LE DIABLE SERRURIER
"Au temps où l'on construisait Notre-Dame de Paris, Biscornet, apprenti serrurier, voulait devenir maître dans son art. Pour cela, il fallait accomplir un chef-d’œuvre, et la corporation des serruriers décida que Biscornet devrait ferrer les portes de la cathédrale.
Il ne s'agissait pas d'un mince travail, Biscornet en réva longtemps, imagina des plans de ferrures superbes, à la fois fines et fortes, aux courbes gracieuses, etc. Mais une chose était d'imaginer, une autre de réaliser.

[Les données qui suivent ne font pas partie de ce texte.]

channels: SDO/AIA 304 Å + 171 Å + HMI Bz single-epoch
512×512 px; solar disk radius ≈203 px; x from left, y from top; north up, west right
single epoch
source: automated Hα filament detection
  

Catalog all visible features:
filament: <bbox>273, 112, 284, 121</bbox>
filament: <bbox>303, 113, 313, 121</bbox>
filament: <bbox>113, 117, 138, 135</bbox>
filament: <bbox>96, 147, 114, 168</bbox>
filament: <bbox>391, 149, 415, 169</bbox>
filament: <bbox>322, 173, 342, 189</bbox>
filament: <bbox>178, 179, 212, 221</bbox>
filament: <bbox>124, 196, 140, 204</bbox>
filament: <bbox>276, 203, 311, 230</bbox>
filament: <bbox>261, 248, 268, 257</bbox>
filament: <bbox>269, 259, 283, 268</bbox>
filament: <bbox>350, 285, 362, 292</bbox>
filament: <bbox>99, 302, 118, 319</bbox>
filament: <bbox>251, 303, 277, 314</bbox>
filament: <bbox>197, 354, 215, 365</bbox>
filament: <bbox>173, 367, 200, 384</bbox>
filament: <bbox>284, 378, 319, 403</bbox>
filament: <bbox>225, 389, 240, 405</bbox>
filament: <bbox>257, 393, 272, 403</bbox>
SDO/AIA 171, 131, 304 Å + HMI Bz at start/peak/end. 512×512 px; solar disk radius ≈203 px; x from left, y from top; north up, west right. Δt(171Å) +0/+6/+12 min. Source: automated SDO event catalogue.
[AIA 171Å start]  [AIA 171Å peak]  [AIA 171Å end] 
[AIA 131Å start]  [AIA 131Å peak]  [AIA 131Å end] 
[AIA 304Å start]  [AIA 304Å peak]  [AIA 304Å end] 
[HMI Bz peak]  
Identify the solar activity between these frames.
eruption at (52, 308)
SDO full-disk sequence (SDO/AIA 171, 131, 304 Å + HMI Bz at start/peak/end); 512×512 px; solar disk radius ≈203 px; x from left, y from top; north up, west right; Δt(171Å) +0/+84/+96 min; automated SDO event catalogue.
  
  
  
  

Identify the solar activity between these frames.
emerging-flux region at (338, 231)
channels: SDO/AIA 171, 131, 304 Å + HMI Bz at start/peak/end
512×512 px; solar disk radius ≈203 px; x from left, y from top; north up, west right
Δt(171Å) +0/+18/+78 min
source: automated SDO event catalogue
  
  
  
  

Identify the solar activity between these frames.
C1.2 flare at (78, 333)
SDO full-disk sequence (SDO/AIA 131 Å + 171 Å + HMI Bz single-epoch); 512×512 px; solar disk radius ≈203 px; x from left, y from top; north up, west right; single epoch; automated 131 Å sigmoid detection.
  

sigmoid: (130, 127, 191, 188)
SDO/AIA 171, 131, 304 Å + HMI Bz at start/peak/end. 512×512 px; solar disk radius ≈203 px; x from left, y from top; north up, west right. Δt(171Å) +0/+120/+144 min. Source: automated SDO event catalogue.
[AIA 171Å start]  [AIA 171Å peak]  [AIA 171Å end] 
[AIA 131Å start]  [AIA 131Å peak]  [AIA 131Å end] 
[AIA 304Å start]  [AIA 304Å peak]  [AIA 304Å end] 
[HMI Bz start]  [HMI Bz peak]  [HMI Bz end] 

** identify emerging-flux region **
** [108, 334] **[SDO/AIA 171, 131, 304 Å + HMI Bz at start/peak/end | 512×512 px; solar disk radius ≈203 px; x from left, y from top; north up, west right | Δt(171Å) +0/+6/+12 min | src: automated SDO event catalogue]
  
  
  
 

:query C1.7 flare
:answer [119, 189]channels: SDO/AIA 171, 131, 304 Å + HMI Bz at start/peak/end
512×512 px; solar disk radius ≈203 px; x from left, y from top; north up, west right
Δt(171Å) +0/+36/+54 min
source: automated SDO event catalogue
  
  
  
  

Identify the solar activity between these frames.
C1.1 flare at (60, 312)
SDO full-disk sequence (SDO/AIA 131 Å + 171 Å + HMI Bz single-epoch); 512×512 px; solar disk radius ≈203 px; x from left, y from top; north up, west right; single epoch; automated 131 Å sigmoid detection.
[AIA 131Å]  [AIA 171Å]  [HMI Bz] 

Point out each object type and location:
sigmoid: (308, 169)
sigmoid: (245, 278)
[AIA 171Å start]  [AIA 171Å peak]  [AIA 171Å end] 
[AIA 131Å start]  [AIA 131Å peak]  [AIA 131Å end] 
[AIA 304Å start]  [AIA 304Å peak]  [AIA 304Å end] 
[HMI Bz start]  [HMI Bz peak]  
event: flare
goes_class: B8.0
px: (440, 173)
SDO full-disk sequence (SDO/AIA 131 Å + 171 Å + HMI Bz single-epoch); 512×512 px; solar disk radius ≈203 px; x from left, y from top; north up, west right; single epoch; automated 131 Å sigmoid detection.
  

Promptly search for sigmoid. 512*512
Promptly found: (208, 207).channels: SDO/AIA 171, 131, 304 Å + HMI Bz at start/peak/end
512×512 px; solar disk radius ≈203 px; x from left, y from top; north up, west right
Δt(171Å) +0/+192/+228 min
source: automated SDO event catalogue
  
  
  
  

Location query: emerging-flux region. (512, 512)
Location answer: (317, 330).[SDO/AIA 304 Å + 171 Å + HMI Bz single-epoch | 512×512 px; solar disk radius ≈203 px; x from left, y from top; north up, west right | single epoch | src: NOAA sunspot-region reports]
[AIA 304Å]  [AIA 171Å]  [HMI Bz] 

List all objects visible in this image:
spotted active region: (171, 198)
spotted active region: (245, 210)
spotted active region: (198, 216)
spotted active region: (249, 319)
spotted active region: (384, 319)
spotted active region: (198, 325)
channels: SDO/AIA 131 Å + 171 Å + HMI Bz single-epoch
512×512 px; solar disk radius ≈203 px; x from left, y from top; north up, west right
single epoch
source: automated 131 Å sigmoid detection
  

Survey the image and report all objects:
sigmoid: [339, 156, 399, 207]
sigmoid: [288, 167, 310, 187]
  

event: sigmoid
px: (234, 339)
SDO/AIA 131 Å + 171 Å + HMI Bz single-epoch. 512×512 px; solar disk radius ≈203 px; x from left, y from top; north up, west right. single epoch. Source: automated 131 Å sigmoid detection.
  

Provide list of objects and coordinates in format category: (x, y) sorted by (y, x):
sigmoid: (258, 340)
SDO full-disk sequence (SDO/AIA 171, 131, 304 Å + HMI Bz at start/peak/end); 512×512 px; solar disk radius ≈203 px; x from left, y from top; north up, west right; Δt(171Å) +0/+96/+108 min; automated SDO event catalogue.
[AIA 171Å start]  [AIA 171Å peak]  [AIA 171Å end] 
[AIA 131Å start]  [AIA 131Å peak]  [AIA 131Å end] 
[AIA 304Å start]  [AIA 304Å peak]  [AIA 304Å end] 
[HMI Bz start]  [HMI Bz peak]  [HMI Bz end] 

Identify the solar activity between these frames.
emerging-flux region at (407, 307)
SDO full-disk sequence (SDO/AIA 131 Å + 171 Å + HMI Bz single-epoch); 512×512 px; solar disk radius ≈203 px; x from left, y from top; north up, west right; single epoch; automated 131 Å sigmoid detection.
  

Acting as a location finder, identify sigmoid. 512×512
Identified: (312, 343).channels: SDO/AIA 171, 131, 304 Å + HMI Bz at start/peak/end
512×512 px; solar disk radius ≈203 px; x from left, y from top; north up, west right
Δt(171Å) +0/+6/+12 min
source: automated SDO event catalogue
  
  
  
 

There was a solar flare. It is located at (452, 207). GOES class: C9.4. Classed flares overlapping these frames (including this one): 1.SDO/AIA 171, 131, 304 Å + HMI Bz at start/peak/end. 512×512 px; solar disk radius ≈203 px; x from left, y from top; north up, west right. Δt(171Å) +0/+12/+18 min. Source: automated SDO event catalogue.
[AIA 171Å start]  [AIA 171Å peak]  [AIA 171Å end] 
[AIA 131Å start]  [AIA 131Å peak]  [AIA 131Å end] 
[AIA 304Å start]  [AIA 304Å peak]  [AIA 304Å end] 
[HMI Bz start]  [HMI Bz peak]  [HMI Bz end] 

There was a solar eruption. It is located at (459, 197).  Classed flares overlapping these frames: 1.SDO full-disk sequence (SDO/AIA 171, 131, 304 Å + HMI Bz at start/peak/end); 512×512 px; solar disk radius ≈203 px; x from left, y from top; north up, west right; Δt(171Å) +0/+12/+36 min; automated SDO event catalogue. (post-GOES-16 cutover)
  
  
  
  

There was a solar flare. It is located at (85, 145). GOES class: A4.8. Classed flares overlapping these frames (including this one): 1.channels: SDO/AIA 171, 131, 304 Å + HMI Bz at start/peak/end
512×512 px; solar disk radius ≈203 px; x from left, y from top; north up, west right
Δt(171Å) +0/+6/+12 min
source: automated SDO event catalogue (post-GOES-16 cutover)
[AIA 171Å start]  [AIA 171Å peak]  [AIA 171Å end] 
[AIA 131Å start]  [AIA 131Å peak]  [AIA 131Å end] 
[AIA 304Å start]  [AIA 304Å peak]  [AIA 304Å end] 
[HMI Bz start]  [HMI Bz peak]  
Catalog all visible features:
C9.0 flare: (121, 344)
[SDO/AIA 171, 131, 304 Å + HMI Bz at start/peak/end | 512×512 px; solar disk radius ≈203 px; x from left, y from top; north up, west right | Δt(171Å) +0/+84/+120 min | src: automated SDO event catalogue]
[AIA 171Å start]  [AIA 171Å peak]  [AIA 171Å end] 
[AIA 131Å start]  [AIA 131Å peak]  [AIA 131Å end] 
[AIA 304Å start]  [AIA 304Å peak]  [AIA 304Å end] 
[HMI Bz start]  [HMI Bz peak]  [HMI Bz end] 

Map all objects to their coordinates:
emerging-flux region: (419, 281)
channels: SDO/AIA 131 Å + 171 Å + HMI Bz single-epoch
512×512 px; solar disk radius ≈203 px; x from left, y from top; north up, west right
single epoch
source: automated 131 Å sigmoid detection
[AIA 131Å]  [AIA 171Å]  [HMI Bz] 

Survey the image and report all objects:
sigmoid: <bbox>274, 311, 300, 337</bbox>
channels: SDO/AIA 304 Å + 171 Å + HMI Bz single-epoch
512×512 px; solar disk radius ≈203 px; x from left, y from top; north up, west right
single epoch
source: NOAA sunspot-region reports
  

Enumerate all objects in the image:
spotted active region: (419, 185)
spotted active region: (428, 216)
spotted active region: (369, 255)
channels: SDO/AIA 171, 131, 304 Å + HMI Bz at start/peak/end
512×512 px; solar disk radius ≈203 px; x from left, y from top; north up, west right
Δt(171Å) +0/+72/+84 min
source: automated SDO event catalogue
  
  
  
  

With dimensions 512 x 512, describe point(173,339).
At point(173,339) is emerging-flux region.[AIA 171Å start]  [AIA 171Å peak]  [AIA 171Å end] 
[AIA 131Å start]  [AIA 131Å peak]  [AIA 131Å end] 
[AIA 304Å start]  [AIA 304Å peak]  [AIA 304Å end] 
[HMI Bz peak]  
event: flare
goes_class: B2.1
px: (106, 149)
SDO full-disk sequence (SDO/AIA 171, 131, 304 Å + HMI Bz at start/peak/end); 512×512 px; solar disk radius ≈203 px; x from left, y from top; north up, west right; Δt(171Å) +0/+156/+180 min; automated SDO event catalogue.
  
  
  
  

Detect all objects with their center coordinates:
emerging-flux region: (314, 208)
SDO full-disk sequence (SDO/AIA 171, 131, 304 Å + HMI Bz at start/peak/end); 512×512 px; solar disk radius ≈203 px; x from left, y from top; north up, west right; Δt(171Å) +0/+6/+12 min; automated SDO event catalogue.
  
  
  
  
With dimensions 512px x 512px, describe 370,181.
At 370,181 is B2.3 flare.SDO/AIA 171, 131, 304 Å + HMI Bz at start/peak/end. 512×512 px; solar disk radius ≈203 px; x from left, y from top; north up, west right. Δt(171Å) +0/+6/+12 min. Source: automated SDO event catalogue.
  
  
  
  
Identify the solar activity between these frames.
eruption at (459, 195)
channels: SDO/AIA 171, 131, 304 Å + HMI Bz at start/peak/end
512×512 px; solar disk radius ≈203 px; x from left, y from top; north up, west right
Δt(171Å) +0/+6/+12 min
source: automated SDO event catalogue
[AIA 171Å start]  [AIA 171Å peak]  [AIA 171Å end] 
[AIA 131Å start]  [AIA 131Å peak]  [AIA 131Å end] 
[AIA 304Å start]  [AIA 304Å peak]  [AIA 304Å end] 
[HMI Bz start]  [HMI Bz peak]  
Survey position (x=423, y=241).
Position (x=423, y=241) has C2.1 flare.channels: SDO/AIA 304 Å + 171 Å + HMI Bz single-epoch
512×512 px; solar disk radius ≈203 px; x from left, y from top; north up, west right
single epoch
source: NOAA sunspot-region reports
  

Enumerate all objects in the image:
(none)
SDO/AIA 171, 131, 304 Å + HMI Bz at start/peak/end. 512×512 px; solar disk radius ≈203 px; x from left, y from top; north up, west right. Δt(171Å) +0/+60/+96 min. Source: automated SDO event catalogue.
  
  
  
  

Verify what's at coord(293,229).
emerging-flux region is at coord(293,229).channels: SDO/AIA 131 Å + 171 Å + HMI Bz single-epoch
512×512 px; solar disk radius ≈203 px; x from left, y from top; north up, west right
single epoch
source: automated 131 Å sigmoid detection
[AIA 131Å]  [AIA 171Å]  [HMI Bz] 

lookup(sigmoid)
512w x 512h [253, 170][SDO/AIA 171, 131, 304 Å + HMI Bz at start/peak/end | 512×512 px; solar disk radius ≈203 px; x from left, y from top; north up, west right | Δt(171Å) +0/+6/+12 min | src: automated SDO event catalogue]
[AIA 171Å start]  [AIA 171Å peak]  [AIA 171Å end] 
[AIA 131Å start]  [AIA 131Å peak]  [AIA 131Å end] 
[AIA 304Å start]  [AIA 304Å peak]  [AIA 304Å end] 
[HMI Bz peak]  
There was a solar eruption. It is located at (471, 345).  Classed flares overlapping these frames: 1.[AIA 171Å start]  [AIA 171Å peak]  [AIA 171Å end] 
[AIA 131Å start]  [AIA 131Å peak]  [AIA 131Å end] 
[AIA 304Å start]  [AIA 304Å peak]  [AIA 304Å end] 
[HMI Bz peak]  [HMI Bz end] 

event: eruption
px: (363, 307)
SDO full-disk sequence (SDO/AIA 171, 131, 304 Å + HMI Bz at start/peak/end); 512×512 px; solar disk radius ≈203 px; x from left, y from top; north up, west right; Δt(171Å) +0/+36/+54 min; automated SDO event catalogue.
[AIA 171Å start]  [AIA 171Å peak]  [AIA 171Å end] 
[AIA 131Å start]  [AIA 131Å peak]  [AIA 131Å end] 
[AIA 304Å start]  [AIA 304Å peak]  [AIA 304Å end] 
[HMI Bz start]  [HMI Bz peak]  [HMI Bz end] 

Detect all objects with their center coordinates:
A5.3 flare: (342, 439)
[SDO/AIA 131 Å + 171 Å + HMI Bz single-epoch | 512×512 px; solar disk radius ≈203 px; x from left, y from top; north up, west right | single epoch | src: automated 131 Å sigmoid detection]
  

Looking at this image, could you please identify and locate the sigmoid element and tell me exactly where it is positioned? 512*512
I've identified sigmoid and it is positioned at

Biscornet s'en aperçut ; chaque nuit passée à sa forge le décourageait, car le fer refusait d'obéir comme il l'aurait voulu, de se plier à sa volonté. Bref, l'apprenti serrurier n'arrivait pas à réaliser le chef-d’œuvre espéré.
Une nuit, devant le feu allumé et le fer rougi, il eut un geste de désespoir. Il repoussa le fer, jeta le marteau et cria n'importe quoi :
- Au diable !
Aussitôt, le feu se souleva, comme agité par la tempête. Et le diable parut, souriant :
- Bien le bonjour ! Biscornet, tu m'appelles, me voila. Je suis prêt à t'aider, tu en connais le prix : juste ton âme !
- Pas question, démon ! Et d'abord, je ne t'ai pas appelé.
- Si, tu as crié : « Au diable ! »
- Pas du tout !
- Mais si !
- Tu n'as rien compris !
Aucun des deux ne voulut en démordre ; ils se fâchèrent, et en vinrent aux mains, tant et si bien que l'apprenti serrurier finit par s'évanouir au cours de la bataille...
Lorsque Biscornet s'éveilla le matin, il vit sur l'enclume des ferrures faites, achevées, fines et fortes comme il les avait rêvées, une merveille, un pur chef-d’œuvre...
Et juste à cet instant arrièrent des maîtres serruriers venus lui rendre visite, qui s'extasièrent, levant les bras au ciel.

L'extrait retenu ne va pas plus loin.